What are the relative advantages / disadvantages of chaining classes together (or rather; using the results of one class to generate another), compared to nesting classes?
I’m trying to restructure my user / authentication system and am wondering whether;
- myAuthClass should act as a utility and if log-in is successful, simply create a new myUserClass object
- or whether the myAuthClass should create the myUserClass internally (ie $this->user = new myUserClass)
- or even if myUserClass should just call myAuthClass when necessary (ie when a user tries to log in) and update its internal structure (new emails, favourites, cart, etc) as necessary.
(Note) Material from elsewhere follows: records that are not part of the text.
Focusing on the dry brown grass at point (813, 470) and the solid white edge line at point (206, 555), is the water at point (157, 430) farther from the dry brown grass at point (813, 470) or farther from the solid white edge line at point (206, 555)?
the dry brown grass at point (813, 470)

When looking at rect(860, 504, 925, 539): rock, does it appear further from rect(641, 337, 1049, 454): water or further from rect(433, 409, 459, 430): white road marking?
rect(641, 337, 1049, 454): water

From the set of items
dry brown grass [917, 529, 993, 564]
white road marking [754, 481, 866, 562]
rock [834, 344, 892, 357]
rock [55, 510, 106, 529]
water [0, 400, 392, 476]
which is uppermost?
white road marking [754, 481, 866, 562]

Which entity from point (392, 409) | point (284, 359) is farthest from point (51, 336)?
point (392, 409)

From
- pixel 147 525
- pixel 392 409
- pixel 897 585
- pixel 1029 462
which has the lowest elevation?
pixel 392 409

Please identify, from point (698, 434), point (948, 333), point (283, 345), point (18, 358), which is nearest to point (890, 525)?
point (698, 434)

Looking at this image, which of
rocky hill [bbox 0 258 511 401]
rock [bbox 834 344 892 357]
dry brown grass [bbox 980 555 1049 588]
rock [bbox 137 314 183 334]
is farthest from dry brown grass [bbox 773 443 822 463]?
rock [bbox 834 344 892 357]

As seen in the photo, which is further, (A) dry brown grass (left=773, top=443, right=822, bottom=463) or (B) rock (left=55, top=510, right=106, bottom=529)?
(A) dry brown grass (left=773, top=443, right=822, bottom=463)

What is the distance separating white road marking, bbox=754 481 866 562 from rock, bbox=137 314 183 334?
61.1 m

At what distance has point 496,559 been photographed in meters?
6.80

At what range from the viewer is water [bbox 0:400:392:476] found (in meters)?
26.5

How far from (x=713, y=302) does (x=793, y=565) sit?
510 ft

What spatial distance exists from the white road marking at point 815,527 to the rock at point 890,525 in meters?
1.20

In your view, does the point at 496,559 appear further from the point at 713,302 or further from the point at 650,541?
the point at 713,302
As you can tell I’m a bit of an OOP n00b. Concpetually I seem to be able to make a case for each of the methods, so I’m interested in hearing from other people regarding the +ves/-ves of the various approaches.
Cheers.
From an accademic perspective, all 3 options are incorrect in that they are programmed against concrete implementations and not against an abstract interface. As such they are directly coupled together, which limits reuse – you re-use them both or not at all.
You could generate IUserClass, or IAuthClass and implement this abstract interface into a concrete class and then I would go for a situation where the auth class implementation took an IUserClass when authenticating to populate, or the user class was given an implementation of IAuthClass to authenticate against.
In each scenario this allows the most flexability, in that the auth class can be reused and different versions of the UserClass can be generated, or the user class has the ability to use multiple different authentication mechanisms, as long as the inherit from IAuthClass.
The latter approach of giving the user class an authentication object (that implements IAuthClass) would be my preference, in that authentication mechanisms differ, even with a single application, whilst the user class would change less. But to be correct, neither should be based on a concrete implementation.
This can however be seen as over the top, so it’s a judgement call.